(Stored items)
◆ ◆ ◆

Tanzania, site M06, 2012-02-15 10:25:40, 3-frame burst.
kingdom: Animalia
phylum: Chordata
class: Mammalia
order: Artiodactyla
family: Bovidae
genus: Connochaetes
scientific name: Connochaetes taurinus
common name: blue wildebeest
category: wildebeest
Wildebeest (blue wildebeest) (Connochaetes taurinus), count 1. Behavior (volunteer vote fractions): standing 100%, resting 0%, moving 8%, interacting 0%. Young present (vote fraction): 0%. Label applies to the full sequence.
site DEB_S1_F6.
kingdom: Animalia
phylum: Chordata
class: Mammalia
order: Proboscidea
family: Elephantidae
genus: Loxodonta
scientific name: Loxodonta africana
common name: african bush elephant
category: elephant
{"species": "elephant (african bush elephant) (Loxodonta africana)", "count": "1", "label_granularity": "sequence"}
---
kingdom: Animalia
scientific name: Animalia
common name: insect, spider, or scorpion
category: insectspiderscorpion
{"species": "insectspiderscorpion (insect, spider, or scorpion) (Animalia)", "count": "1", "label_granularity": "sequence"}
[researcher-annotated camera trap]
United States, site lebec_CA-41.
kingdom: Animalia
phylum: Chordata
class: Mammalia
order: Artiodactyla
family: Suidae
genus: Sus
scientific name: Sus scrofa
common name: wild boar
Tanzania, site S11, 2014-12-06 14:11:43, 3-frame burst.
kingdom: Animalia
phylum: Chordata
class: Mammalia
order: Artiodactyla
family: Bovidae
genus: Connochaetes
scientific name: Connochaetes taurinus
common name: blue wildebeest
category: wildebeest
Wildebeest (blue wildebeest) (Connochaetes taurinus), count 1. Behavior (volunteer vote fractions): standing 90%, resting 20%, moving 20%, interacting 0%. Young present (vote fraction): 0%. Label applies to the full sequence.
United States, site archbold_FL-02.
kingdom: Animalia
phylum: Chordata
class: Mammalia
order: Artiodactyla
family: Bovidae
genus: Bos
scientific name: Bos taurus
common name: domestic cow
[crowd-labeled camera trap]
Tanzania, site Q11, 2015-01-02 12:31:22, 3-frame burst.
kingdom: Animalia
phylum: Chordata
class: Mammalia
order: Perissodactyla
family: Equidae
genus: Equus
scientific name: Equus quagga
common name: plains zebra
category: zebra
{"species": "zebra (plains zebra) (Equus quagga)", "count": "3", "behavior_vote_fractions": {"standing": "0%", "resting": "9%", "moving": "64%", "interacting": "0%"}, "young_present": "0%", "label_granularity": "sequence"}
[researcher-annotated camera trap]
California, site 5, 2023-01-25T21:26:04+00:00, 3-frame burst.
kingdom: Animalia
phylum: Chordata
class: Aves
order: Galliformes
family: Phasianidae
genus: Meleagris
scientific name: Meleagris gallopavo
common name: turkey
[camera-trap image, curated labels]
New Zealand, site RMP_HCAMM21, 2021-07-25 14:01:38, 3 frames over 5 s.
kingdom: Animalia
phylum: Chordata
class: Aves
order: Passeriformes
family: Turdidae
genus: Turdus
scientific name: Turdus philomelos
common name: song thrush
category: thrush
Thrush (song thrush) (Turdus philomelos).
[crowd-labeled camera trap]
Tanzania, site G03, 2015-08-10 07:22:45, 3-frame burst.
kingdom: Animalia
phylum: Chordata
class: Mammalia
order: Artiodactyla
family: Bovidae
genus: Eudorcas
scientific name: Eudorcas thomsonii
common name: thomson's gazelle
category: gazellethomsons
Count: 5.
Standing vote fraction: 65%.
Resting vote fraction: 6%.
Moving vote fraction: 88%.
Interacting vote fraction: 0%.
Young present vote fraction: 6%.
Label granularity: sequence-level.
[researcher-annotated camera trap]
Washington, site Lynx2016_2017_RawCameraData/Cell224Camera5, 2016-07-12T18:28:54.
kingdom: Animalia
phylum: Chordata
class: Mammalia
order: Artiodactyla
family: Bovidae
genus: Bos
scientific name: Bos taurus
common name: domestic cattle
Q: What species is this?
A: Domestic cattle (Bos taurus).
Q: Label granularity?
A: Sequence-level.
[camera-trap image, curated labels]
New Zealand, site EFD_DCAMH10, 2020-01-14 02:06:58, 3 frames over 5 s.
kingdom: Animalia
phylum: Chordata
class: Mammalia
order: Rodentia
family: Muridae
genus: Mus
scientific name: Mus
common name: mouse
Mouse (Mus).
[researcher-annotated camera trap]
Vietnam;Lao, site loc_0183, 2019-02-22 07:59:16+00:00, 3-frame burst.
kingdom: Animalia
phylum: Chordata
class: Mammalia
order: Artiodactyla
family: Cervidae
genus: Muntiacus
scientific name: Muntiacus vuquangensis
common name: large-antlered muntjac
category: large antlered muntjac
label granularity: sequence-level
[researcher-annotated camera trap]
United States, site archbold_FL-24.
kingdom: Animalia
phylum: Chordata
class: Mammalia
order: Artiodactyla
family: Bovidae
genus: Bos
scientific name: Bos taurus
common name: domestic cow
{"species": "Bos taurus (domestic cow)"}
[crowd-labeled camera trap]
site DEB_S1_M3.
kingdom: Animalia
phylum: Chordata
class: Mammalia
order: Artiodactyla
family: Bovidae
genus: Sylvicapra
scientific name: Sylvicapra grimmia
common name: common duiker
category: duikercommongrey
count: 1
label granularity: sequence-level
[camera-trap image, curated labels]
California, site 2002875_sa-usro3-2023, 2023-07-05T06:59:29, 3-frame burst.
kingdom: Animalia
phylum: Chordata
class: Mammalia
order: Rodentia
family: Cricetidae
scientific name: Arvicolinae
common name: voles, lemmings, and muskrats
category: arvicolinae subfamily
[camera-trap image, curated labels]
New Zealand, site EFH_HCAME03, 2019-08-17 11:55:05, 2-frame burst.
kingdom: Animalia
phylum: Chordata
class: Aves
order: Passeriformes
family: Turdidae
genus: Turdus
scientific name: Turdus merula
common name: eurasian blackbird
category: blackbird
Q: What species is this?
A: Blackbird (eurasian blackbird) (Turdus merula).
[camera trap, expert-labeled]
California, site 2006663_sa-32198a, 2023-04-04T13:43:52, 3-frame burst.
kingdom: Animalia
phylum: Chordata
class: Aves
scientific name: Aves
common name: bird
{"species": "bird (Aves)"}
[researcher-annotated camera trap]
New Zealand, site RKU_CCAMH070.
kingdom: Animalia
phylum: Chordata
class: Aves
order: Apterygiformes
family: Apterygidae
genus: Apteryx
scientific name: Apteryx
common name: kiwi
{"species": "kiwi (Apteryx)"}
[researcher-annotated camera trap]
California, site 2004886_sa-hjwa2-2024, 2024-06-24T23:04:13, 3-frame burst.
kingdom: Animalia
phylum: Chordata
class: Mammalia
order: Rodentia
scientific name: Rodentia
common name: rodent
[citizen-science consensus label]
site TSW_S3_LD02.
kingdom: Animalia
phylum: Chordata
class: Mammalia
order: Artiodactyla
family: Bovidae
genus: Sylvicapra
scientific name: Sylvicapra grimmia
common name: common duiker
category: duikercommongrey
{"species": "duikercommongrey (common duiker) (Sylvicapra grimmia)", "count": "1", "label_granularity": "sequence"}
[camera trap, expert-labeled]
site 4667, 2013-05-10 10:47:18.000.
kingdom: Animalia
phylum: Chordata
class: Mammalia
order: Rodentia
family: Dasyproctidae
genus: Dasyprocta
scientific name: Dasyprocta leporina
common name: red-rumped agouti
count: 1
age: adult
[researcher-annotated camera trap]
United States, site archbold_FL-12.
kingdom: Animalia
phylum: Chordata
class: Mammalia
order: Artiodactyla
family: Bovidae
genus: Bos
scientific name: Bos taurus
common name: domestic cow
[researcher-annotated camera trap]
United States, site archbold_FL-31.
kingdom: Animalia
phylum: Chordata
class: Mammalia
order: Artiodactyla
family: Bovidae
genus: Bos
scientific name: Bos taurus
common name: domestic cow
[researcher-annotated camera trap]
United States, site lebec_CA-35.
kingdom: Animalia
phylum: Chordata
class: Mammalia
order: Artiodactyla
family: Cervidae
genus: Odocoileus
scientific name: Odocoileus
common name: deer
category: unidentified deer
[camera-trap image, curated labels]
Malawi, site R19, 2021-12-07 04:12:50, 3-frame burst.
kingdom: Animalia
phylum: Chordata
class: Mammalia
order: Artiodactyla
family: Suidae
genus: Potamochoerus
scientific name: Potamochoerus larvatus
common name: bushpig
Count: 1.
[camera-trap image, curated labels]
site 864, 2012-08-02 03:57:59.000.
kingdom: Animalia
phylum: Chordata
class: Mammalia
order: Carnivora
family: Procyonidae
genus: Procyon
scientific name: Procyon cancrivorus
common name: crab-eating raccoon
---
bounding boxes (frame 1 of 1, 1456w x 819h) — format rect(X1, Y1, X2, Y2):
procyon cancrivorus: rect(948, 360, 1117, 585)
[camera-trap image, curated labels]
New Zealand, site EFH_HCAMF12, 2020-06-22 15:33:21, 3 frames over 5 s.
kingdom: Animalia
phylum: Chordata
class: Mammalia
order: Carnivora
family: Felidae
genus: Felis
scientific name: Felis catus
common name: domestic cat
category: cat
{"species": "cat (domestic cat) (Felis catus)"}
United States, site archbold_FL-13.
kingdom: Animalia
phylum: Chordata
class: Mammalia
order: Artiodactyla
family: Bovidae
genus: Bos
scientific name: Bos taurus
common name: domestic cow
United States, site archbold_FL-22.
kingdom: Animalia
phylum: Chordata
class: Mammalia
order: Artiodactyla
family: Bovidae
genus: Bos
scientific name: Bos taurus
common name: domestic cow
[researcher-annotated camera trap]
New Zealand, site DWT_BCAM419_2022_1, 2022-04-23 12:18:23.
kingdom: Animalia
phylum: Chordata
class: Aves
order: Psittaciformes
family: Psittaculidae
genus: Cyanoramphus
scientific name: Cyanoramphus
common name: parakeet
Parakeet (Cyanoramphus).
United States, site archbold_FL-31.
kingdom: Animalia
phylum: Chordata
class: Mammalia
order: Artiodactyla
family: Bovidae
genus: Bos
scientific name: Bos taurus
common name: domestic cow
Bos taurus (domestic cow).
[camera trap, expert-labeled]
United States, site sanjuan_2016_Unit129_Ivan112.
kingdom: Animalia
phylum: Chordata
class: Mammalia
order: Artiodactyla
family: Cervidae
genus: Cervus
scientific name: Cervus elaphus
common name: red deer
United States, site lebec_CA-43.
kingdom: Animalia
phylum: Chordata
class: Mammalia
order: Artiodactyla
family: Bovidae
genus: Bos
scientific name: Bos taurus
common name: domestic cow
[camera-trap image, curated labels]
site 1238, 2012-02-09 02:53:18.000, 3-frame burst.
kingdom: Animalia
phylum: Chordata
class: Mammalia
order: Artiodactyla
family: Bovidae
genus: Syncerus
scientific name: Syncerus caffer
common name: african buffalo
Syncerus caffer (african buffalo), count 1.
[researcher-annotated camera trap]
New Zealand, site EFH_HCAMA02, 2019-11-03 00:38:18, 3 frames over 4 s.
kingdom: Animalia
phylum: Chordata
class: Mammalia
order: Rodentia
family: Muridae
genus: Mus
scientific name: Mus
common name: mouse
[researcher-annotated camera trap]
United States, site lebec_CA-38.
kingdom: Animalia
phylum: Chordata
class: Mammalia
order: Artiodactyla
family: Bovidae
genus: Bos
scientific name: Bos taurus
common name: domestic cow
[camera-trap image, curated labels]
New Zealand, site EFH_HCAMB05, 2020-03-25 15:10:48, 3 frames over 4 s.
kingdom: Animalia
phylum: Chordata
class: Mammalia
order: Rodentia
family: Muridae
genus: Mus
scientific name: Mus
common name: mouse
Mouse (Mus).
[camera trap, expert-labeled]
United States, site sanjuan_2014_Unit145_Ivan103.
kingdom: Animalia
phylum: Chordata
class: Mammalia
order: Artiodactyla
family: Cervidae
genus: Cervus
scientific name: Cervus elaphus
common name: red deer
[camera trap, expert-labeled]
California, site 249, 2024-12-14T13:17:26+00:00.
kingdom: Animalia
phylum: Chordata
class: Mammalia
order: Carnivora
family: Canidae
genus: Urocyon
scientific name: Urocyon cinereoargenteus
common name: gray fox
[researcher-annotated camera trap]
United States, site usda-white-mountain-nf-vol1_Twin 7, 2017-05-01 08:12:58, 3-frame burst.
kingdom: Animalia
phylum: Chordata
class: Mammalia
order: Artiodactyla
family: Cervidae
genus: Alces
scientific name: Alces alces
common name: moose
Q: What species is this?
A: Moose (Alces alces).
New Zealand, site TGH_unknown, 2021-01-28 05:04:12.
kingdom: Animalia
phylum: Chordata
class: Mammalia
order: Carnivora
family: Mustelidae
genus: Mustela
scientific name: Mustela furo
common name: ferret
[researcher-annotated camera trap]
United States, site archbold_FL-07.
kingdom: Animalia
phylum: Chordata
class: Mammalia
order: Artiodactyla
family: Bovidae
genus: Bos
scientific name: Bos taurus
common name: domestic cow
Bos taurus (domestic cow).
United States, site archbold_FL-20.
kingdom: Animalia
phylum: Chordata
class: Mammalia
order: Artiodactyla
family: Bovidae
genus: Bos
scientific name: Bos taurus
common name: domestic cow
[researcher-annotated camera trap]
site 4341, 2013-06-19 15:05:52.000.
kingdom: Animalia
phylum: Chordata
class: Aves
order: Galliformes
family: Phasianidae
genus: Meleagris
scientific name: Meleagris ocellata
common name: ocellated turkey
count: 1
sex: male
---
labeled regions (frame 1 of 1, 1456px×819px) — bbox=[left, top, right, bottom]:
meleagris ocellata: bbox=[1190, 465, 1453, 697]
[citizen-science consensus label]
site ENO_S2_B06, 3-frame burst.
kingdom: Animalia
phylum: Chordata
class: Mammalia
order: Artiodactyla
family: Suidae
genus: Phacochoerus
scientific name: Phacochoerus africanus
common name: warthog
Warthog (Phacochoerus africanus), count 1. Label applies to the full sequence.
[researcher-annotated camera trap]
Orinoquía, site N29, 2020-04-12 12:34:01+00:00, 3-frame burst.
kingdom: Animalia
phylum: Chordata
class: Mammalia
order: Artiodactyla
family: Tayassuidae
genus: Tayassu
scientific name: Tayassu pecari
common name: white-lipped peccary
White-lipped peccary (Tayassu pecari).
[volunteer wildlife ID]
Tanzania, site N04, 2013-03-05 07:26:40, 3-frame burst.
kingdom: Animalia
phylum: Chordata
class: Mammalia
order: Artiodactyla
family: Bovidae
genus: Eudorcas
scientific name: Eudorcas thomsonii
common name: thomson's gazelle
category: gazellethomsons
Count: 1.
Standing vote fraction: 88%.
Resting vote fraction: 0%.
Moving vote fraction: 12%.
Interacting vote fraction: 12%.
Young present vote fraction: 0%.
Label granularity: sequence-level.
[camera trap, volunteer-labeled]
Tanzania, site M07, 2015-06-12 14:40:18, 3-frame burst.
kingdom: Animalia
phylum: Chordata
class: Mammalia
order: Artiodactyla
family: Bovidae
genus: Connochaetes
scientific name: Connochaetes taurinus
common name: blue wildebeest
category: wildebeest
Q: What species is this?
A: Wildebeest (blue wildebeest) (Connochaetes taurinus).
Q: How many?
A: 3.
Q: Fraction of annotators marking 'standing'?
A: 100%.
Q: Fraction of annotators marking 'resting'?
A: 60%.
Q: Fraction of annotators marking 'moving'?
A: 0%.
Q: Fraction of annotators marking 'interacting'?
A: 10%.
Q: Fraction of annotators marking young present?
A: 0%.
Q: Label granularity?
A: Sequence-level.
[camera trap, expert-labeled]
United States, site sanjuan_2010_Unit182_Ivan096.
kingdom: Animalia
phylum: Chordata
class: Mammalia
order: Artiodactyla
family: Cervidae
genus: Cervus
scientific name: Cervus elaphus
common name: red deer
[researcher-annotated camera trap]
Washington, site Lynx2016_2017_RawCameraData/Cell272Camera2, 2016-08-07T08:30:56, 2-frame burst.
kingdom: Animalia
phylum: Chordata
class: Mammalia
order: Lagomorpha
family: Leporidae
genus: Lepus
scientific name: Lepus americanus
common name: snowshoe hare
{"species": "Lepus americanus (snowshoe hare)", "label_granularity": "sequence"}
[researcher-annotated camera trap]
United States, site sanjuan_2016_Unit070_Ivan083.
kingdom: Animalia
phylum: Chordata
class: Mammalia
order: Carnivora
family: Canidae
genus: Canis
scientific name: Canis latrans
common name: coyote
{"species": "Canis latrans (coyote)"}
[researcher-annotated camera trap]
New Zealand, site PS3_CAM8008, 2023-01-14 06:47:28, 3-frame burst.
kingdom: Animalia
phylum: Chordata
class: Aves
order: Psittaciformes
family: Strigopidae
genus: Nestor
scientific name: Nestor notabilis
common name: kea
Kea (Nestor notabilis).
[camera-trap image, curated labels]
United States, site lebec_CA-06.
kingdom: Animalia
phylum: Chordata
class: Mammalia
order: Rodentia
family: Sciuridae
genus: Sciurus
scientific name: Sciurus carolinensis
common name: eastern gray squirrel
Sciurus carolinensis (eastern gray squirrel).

◆ ◆ ◆

* **Try it**
Check each line of the records for the word "africana" and extract those that contain it.

* **Task answer**
scientific name: Loxodonta africana
{"species": "elephant (african bush elephant) (Loxodonta africana)", "count": "1", "label_granularity": "sequence"}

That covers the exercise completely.